# [DATA SECTION]
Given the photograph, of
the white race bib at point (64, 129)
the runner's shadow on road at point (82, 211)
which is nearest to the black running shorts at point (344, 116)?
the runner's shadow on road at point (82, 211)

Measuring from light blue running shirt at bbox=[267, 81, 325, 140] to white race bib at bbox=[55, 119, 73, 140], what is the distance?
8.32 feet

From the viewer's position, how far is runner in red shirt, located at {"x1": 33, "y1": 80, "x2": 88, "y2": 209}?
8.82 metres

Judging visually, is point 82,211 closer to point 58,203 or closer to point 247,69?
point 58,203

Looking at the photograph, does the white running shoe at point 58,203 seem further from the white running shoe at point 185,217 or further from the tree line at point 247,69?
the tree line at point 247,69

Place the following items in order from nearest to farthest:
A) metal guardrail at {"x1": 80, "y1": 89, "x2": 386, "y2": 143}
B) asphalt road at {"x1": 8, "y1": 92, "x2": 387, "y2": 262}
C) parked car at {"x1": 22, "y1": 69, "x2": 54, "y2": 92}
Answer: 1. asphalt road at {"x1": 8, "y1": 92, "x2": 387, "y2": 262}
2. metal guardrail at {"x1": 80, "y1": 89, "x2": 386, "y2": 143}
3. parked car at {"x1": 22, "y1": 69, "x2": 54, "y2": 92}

# [GOAL]
Please print everything in the listing above, from the line containing "Judging visually, is" down to the end of the listing.

# [REPLY TO THE TASK]
Judging visually, is point 82,211 closer to point 58,203 or closer to point 247,69?
point 58,203

Looking at the photograph, does the white running shoe at point 58,203 seem further from the white running shoe at point 185,217 or further from the tree line at point 247,69?
the tree line at point 247,69

Place the following items in order from nearest to farthest:
A) metal guardrail at {"x1": 80, "y1": 89, "x2": 386, "y2": 143}
B) asphalt road at {"x1": 8, "y1": 92, "x2": 387, "y2": 262}
C) parked car at {"x1": 22, "y1": 69, "x2": 54, "y2": 92}
Answer: 1. asphalt road at {"x1": 8, "y1": 92, "x2": 387, "y2": 262}
2. metal guardrail at {"x1": 80, "y1": 89, "x2": 386, "y2": 143}
3. parked car at {"x1": 22, "y1": 69, "x2": 54, "y2": 92}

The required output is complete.